Electric field measurements in a He:N2 atmospheric pressure RF plasma jet by E-FISH

Abstract

The electric field in the bulk of a self-sustained radio frequency atmospheric plasma jet (RF-APPJ) in a helium:nitrogen mixture is measured for the first time, to the best of the authors’ knowledge, by electric field induced second harmonic generation (E-FISH). It is shown that the electric field in the bulk of the RF-APPJ is unexpectedly high, having an amplitude of about 1.6 kV cm−1, and that it exhibits a phase shift of approximately − 0.2 π relative to the voltage waveform. Both findings are in contrast to low pressure capacitively coupled plasmas (CCPs), where the bulk electric field is negligible and the phase shift between the current and the voltage equals approximately to − π/2 . The electron density in the bulk is estimated from the measured phase shift between the electric field, i.e. the conduction current in the bulk, and the applied voltage by using an equivalent RC-circuit model for the discharge.
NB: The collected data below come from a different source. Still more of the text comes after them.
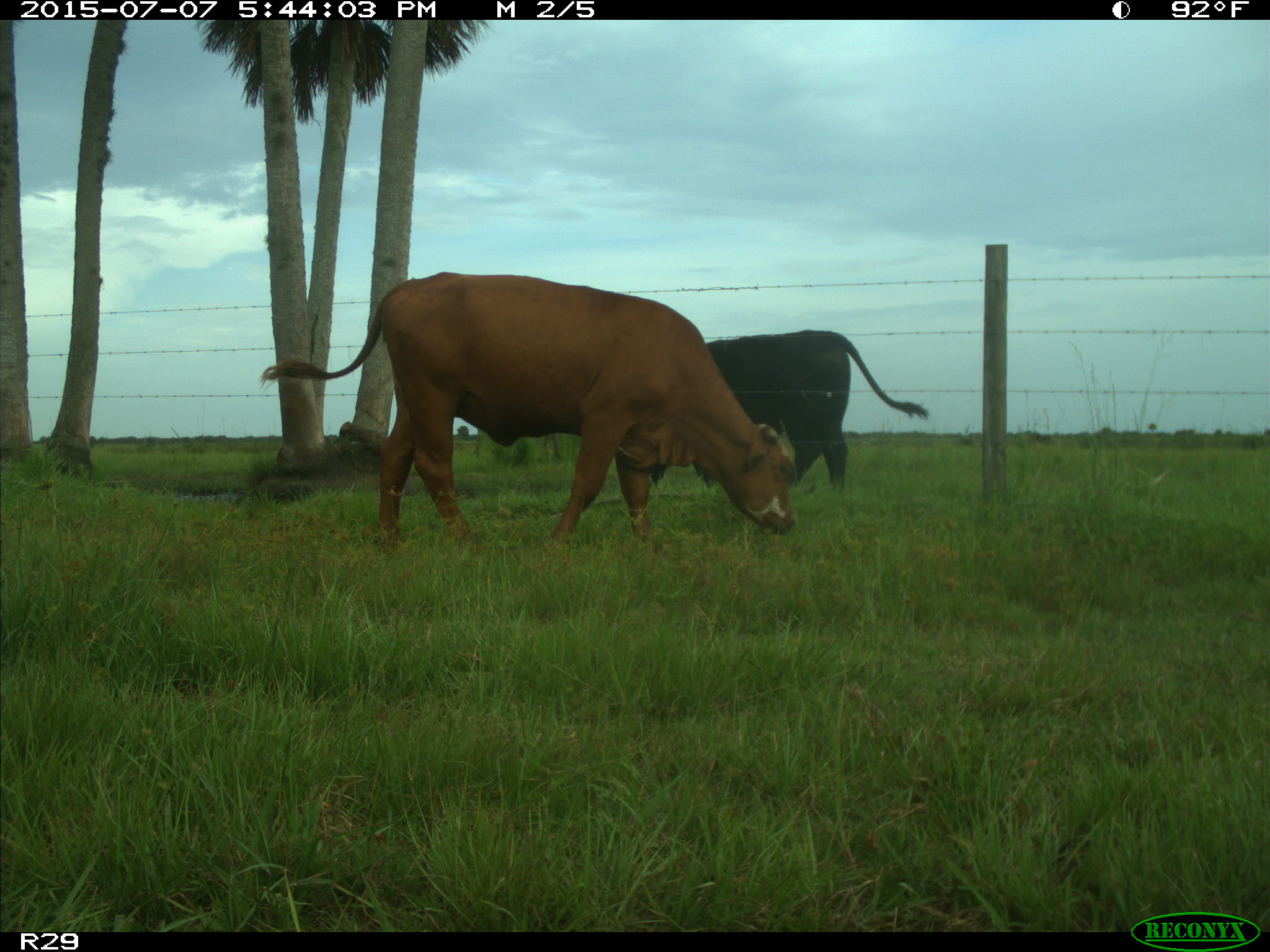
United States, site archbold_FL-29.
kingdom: Animalia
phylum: Chordata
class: Mammalia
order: Artiodactyla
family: Bovidae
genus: Bos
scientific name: Bos taurus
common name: domestic cow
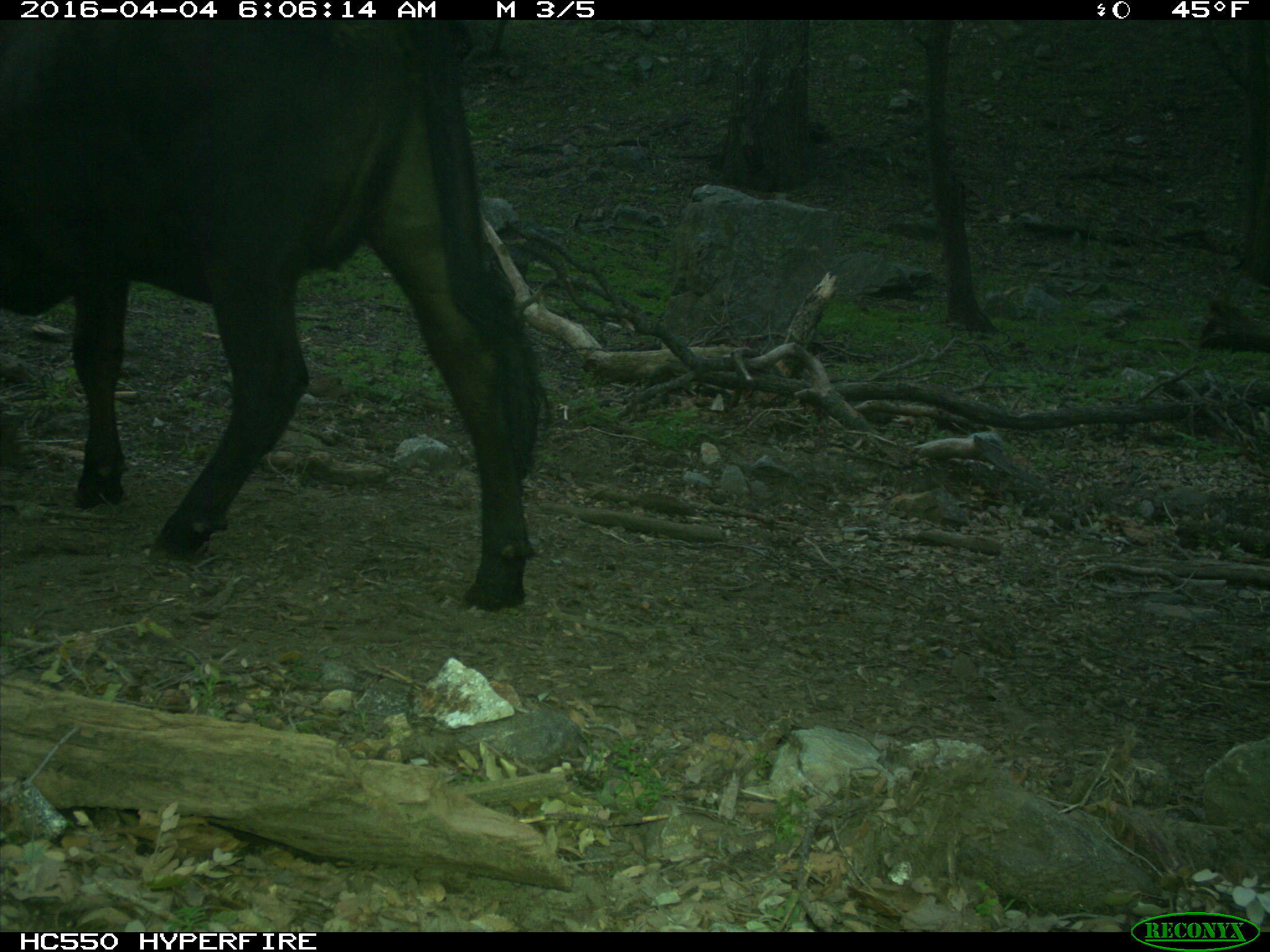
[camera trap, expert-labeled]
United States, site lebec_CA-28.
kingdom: Animalia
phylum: Chordata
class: Mammalia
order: Artiodactyla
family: Bovidae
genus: Bos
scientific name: Bos taurus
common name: domestic cow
The measured reduced electric field combined with the estimated electron density in the middle of the jet is used to calibrate the values of excitation rates of the N2(C3Πu) state obtained by phase resolved optical emission spectroscopy in arbitrary units. The results of the electric field measurements are proposed as an input for numerical models or as a benchmark for calculations. Last but not least, special attention was paid to the calibration of the E-FISH measurement in a discharge powered by AC voltage, which takes into account artifacts supposedly caused by the windows of the setup.